Als ihr Blick von seinem Gesicht zur Schulter schweifte, wurde ihr klar, warum der Mann auf ihre Beine zielte. Aus dem zerrissenen Stoff des Schulterteils seines Kampfanzugs ragten winzige, zehn Zentimeter lange Nadeln hervor, die in alle Richtungen abstanden. Die Tasernadeln, die sie in seinen Arm geschossen hatte, wirkten wie ein bizarrer Tribal-Schmuck, sorgten aber dafür, dass der Typ seine Waffe gar nicht richtig benutzen konnte. Sie enthielten ein schwaches Nervengift, das in kürzester Zeit Lähmungen hervorrief, die für einige Stunden anhalten würden.
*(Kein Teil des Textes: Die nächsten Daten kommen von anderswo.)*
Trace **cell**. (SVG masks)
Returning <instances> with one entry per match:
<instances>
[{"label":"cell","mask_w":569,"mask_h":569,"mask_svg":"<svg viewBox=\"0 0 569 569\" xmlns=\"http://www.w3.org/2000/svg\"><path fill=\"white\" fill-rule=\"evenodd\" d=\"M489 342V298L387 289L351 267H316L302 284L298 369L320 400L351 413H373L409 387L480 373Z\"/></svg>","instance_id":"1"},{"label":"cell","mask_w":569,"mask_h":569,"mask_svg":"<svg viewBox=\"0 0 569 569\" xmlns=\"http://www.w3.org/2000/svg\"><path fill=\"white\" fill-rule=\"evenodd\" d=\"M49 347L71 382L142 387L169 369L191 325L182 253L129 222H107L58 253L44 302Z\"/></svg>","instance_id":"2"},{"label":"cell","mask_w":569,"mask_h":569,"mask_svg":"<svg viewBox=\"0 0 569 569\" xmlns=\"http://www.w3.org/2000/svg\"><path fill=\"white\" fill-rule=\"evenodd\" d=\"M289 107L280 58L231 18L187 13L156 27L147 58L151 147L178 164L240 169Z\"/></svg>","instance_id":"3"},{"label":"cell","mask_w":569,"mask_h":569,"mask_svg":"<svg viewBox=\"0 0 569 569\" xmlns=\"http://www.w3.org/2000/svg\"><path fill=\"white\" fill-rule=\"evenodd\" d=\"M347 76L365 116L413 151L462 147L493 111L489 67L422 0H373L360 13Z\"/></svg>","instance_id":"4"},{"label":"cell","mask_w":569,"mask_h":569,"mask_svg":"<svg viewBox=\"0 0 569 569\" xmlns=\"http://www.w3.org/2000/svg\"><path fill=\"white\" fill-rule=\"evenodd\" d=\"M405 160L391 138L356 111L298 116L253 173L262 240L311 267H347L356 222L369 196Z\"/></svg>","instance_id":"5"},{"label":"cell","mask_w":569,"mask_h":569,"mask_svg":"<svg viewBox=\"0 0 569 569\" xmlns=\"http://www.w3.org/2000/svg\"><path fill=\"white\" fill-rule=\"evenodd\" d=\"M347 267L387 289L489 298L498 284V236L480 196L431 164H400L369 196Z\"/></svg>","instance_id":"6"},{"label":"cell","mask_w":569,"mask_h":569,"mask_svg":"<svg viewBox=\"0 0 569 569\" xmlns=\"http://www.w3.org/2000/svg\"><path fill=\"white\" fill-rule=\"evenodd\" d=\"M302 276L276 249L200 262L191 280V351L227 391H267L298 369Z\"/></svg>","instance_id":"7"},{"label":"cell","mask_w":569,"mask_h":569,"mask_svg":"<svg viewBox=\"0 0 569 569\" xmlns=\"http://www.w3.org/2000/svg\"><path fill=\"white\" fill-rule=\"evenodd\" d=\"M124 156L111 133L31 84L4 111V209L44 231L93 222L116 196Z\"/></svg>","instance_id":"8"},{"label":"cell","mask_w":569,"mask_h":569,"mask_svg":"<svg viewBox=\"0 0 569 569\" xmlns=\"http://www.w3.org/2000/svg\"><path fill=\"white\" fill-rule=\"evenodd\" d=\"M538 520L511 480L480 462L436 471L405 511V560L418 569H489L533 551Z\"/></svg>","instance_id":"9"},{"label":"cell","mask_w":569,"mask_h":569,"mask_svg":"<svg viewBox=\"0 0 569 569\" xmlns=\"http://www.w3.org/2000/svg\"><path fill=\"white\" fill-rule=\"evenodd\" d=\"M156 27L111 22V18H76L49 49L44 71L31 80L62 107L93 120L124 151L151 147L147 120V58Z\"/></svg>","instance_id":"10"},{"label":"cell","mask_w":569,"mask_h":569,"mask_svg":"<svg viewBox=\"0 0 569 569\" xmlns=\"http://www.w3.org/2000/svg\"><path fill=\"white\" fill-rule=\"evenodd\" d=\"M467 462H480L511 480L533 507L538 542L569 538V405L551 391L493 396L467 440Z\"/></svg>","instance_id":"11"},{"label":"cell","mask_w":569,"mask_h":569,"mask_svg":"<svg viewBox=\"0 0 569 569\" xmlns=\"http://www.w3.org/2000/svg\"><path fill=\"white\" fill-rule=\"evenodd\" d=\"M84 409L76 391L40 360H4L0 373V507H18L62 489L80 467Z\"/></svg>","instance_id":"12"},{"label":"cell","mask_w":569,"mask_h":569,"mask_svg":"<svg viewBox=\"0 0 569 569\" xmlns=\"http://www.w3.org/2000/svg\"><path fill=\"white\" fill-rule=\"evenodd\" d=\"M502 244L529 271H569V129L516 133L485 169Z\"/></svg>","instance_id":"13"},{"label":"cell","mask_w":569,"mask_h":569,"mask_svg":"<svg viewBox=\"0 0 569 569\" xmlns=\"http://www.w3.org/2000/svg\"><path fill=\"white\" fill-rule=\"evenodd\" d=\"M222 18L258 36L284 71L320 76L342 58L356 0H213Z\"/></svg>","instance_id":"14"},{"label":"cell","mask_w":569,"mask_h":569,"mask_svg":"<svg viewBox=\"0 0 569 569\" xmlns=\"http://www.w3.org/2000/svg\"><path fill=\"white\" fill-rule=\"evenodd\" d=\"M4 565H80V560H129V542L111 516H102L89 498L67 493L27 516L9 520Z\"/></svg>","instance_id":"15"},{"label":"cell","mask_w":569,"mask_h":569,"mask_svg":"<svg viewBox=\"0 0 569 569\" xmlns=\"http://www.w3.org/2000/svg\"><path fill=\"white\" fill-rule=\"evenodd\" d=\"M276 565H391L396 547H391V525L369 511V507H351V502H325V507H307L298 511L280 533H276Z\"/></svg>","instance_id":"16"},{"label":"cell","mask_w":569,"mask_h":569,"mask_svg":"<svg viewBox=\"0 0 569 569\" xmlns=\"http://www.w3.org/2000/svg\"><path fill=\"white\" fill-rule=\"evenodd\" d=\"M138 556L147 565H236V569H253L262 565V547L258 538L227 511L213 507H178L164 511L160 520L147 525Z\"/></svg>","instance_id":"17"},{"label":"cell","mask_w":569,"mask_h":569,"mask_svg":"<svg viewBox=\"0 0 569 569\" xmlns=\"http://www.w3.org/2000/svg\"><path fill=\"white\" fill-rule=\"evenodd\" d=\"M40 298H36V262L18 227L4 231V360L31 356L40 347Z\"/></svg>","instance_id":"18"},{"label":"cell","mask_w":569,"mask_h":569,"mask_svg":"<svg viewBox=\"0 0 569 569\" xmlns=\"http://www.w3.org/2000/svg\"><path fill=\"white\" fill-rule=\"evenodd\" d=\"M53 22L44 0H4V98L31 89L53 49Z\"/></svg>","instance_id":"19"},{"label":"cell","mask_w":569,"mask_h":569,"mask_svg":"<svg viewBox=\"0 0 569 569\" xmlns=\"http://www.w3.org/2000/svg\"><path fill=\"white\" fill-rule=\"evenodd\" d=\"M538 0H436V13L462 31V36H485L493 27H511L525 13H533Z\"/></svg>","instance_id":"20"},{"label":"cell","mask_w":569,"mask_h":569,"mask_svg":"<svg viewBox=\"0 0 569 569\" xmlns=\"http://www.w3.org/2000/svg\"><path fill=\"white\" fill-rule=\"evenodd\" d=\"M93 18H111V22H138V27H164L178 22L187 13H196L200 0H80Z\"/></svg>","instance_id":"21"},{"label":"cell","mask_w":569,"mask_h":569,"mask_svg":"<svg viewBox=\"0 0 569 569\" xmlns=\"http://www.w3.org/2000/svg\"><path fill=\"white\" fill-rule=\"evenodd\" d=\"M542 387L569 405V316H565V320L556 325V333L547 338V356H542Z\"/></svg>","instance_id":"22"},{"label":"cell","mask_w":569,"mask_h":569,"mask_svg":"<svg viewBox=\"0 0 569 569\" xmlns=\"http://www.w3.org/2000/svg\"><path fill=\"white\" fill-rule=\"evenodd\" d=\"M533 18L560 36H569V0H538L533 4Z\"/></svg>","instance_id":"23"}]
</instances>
Alya konnte erkennen, wie die Hand stark zu zittern begann wie unter enormer Muskelbelastung. Sie wusste, dass seine Wahrnehmung jetzt langsam verschwamm und sich die Chemikalien von den Nadeln in seinem Blut verteilten. Er schien etwas sagen zu wollen, doch dazu kam es nicht mehr. Alya sprang auf, trat ihm mit aller Kraft in die Weichteile und rammte ihm in einer halben Drehung den Ellenbogen ins Gesicht. Seine Gegenwehr beschränkte sich auf Straucheln und wildes Rudern mit den Armen. Alya ergriff seinen Arm und entriss ihm die schwere Pistole. Dann drehte sie sich weg und rannte nur noch.
Sie erreichte schnell den Rand des Daches und blickte hoch. Der Helikopterpilot schien sie kurz aus den Augen verloren zu haben, offensichtlich war er den anderen zum Dach des zweiten Speichers gefolgt. Obwohl eigentlich heller Tag war, war die Luft hier oben so vernebelt, dass die Hubschrauberbesatzung ihre Suchscheinwerfer einsetzen musste. Die elektronischen Sichtgeräte, die auch über Modi wie Infrarot oder Lichtverstärkung verfügten, lieferten aufgrund der mächtigen Störungen hier im Antennenwald wahrscheinlich keine brauchbaren Daten.
Alya sah die Wand des Speichers hinunter, es war keine glatte Mauer zu erkennen, die Gerüste umschlangen das Gebäude wie ein wuchernder Tumor. Die Verbindung zum nächsten Gebäude, über dem auch der Hubschrauber suchend schwebte, bestand aus zusammengeschweißten Stahlstreben, die einen schmalen Gang sowie zahllose Kabelstränge herüberführten.
Sie sah sich noch einmal um. Weitere Verfolger würden nicht lange auf sich warten lassen.
Sie entschied sich für einen schnellen Spurt über das Gerüst und schwang sich auf den schmalen Steg, der auf beiden Seiten von einer mannshohen Wand aus Kabeln und Rohren begrenzt war. Unter ihren Füßen konnte sie durch die Metallrosten bis auf die Dächer der Marktstände am Boden sehen.